**Provided data:**
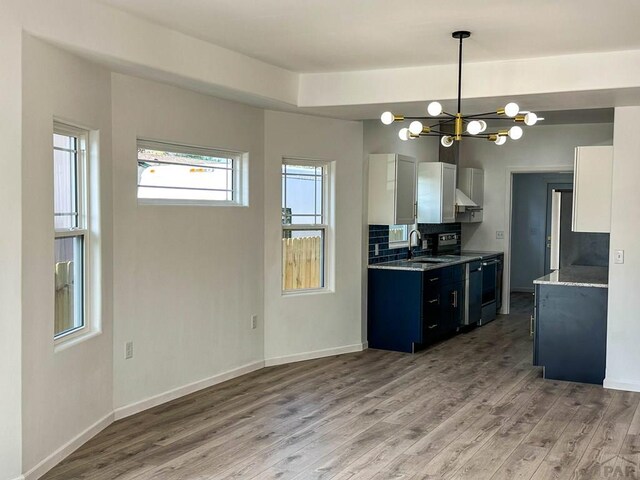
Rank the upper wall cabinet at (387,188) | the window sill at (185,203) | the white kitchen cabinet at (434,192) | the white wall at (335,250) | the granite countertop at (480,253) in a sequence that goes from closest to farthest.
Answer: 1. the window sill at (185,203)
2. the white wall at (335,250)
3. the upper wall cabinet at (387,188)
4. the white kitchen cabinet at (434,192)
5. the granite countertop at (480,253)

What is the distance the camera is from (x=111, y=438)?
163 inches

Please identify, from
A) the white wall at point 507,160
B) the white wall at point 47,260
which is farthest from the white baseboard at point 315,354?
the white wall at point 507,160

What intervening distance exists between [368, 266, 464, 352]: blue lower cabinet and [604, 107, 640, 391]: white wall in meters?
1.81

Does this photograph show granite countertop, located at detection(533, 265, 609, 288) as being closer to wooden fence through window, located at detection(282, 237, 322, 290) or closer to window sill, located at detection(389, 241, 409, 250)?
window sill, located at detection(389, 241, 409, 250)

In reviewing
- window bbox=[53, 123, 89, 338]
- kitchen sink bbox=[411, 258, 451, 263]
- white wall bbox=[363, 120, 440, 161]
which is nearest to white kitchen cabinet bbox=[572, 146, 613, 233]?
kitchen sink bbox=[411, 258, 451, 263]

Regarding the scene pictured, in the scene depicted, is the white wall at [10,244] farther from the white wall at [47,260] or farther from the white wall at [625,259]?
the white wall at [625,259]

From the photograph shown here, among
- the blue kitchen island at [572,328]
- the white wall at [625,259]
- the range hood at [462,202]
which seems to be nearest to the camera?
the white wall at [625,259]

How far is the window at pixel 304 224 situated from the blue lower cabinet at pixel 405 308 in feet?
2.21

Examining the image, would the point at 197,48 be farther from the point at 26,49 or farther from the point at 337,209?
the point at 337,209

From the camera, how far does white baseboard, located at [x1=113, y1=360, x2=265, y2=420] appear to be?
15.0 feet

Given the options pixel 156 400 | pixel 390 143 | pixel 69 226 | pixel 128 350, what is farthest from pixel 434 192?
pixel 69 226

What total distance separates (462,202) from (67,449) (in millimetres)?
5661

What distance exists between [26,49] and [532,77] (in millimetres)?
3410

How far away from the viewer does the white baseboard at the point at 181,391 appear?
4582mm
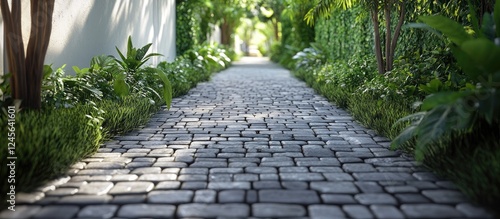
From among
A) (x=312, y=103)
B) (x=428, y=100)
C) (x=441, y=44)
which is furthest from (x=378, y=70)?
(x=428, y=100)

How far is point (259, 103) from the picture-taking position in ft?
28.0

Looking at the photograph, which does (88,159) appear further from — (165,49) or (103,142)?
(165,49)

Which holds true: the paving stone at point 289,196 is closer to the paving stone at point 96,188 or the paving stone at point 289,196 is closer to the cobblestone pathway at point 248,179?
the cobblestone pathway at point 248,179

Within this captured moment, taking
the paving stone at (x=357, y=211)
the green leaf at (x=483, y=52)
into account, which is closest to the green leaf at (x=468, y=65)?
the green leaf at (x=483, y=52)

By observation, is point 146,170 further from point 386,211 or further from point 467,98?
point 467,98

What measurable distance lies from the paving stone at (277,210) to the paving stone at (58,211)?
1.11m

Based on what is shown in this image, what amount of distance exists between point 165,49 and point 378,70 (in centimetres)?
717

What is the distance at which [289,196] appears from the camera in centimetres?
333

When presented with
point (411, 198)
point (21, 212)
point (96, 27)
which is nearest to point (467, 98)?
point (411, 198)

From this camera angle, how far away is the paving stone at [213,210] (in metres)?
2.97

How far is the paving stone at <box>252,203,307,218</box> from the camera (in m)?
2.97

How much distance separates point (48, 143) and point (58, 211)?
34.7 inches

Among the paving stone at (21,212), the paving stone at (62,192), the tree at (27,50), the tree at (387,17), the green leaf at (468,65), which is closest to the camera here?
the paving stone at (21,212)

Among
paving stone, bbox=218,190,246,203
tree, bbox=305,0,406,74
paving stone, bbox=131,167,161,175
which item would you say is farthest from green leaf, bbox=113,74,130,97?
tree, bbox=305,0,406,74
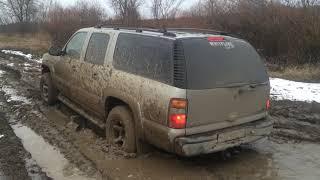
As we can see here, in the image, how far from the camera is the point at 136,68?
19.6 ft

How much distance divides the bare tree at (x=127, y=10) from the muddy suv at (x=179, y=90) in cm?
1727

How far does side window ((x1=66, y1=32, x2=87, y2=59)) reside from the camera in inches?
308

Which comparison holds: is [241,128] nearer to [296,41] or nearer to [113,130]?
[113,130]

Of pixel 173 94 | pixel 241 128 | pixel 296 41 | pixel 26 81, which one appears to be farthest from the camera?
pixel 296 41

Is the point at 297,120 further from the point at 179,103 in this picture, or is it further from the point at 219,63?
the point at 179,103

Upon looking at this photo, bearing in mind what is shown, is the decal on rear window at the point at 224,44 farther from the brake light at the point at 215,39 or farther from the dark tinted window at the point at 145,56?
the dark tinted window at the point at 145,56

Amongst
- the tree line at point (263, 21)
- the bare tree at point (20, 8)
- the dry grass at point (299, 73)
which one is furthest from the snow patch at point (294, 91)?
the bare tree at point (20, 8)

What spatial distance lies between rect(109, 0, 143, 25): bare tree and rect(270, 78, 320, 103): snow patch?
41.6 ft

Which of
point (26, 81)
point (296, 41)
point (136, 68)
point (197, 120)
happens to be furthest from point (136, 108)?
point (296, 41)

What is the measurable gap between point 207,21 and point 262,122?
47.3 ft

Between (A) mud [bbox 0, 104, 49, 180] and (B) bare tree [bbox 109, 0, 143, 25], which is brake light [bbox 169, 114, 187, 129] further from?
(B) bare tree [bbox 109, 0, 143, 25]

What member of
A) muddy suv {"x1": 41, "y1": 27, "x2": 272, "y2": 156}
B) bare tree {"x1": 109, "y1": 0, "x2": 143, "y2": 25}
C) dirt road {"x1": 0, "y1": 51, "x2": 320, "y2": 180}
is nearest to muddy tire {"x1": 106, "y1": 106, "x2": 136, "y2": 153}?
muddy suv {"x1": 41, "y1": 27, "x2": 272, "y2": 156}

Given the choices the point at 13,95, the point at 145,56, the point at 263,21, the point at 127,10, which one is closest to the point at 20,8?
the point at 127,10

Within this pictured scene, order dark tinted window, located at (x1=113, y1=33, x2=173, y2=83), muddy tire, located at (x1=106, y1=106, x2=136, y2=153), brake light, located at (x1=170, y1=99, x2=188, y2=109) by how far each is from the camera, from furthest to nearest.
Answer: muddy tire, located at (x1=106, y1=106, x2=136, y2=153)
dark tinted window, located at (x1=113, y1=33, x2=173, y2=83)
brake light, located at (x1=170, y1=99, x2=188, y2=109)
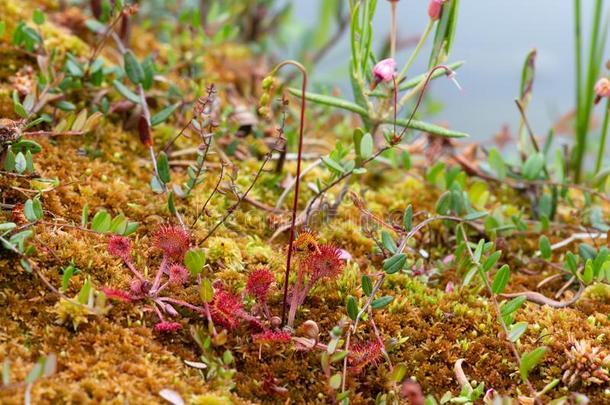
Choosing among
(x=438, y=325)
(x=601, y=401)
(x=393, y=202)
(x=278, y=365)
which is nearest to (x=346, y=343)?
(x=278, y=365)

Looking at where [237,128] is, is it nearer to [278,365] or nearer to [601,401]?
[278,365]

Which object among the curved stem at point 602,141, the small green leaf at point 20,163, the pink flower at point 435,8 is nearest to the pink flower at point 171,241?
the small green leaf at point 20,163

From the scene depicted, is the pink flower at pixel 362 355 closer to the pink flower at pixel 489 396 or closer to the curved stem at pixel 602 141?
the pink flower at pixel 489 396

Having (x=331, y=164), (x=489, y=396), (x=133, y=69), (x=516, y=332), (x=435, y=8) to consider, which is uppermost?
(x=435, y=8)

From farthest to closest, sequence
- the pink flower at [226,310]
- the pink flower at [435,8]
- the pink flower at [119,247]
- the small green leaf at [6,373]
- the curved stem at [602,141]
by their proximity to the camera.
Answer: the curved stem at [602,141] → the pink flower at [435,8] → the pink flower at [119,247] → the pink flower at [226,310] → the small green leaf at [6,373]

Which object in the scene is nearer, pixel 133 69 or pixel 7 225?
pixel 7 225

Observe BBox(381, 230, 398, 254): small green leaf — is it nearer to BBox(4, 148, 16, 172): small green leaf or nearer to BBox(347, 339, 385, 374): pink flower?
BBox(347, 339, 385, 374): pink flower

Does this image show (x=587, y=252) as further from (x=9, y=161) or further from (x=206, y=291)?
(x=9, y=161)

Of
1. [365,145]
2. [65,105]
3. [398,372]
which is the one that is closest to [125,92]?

**Description of the task:** The line containing "Which object in" and every line after it, through the end of the records, should be repeated exactly and alone.

**Output for this task:**
Which object in the scene is nearer, pixel 133 69 or pixel 7 225?
pixel 7 225

Observe BBox(381, 230, 398, 254): small green leaf — is it nearer to BBox(4, 148, 16, 172): small green leaf or nearer to BBox(347, 339, 385, 374): pink flower?
BBox(347, 339, 385, 374): pink flower

Does this image show (x=587, y=252) as further from (x=9, y=161) or further from (x=206, y=291)?
(x=9, y=161)

Of
1. [365,145]
2. [65,105]
3. [398,372]
which is the one that is closest to [125,92]?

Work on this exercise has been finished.